> Instructions to follow
Can you carry on the email below about the IPVS conntrack patch, starting right after its last sentence?

> Document segment
━━━━━━━━━━

From: Pablo Neira Ayuso <pablo@netfilter.org>
To: netfilter-devel@vger.kernel.org
Cc: davem@davemloft.net, netdev@vger.kernel.org
Subject: [PATCH 04/18] ipvs: drop first packet to redirect conntrack
Date: Tue, 15 Mar 2016 02:27:48 +0100 [thread overview]
Message-ID: <1458005282-24665-5-git-send-email-pablo@netfilter.org> (raw)
In-Reply-To: <1458005282-24665-1-git-send-email-pablo@netfilter.org>
From: Julian Anastasov <ja@ssi.bg>
Jiri Bohac is reporting for a problem where the attempt
to reschedule existing connection to another real server
needs proper redirect for the conntrack used by the IPVS
connection. For example, when IPVS connection is created
to NAT-ed real server we alter the reply direction of
conntrack. If we later decide to select different real
server we can not alter again the conntrack. And if we
expire the old connection, the new connection is left
without conntrack.

━━━━━━━━━━

> Data
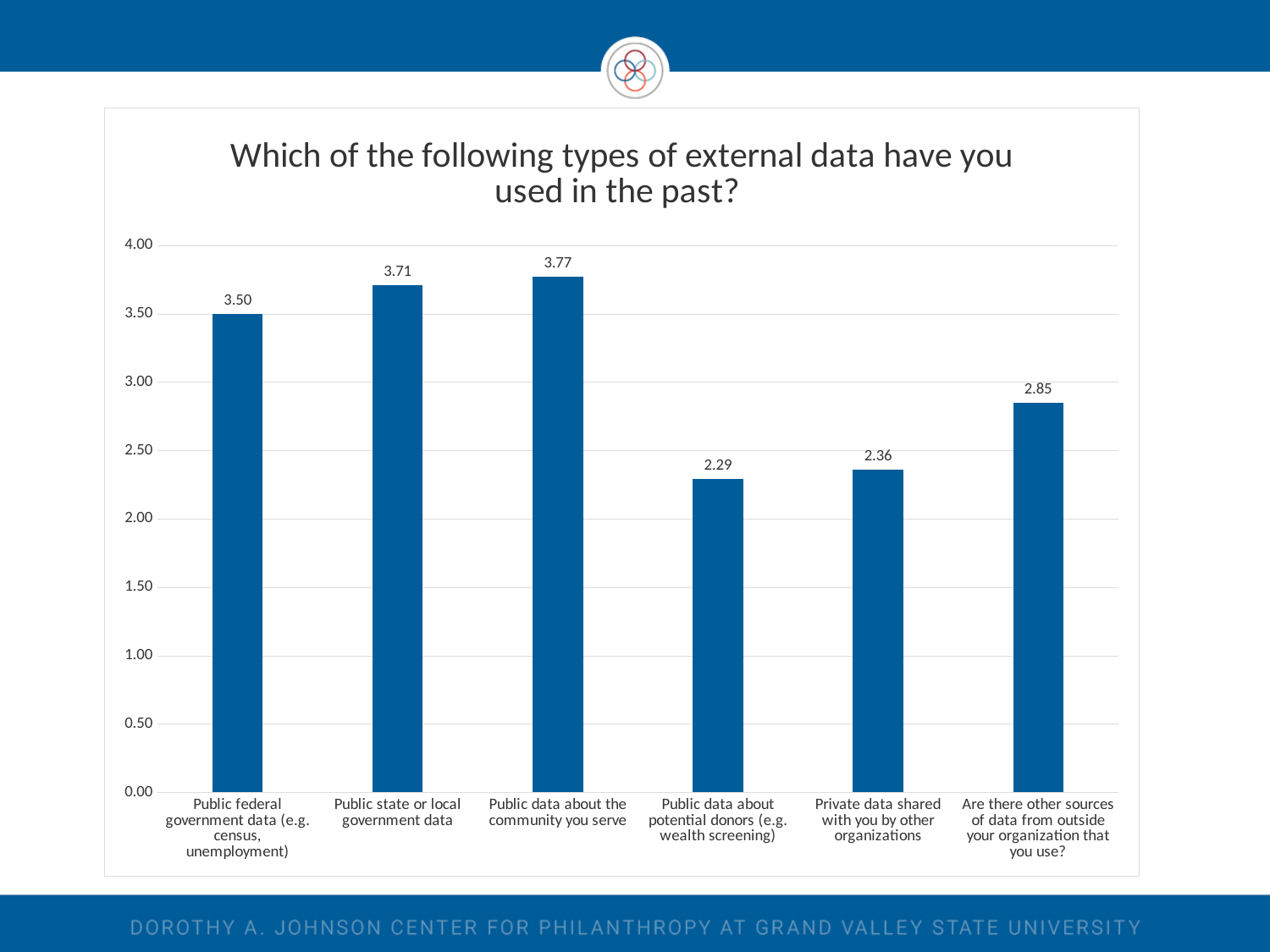
What is the difference between the values for Public state or local government data and Public federal government data? 0.21 What is the title of the chart? Which of the following types of external data have you used in the past? How many categories are shown in the chart? 6 What is the value for Public data about potential donors (e.g. wealth screening)? 2.29 Which category has the lowest value? Public data about potential donors (e.g. wealth screening) What is the value for Public federal government data (e.g. census, unemployment)? 3.50 Is the value for Are there other sources of data from outside your organization that you use? greater or less than 3.00? less What is the maximum value shown on the vertical axis? 4.00 What is the value for Private data shared with you by other organizations? 2.36 What kind of chart is shown on the slide? Bar chart Which is larger: the value for Public federal government data or the value for Are there other sources of data from outside your organization that you use? Public federal government data Which category has the highest value? Public data about the community you serve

━━━━━━━━━━

> Result
So, the only way to redirect both the IPVS connection and
the Netfilter's conntrack is to drop the SYN packet that
hits existing connection, to wait for the next jiffie
to expire the old connection and its conntrack and to rely
on client's retransmission to create new connection as
usually.
Jiri Bohac provided a fix that drops all SYNs on rescheduling,
I extended his patch to do such drops only for connections
that use conntrack. Here is the original report from Jiri Bohac:
Since commit dc7b3eb900aa ("ipvs: Fix reuse connection if real server
is dead"), new connections to dead servers are redistributed
immediately to new servers. The old connection is expired using
ip_vs_conn_expire_now() which sets the connection timer to expire
immediately.
However, before the timer callback, ip_vs_conn_expire(), is run
to clean the connection's conntrack entry, the new redistributed
connection may already be established and its conntrack removed
instead.
Fix this by dropping the first packet of the new connection
instead, like we do when the destination server is not available.
The timer will have deleted the old conntrack entry long before
the first packet of the new connection is retransmitted.
Fixes: dc7b3eb900aa ("ipvs: Fix reuse connection if real server is dead")
Signed-off-by: Jiri Bohac <jbohac@suse.cz>
Signed-off-by: Julian Anastasov <ja@ssi.bg>
Signed-off-by: Simon Horman <horms@verge.net.au>
---
include/net/ip_vs.h | 17 +++++++++++++++++
net/netfilter/ipvs/ip_vs_core.c | 37 ++++++++++++++++++++++++++++---------
2 files changed, 45 insertions(+), 9 deletions(-)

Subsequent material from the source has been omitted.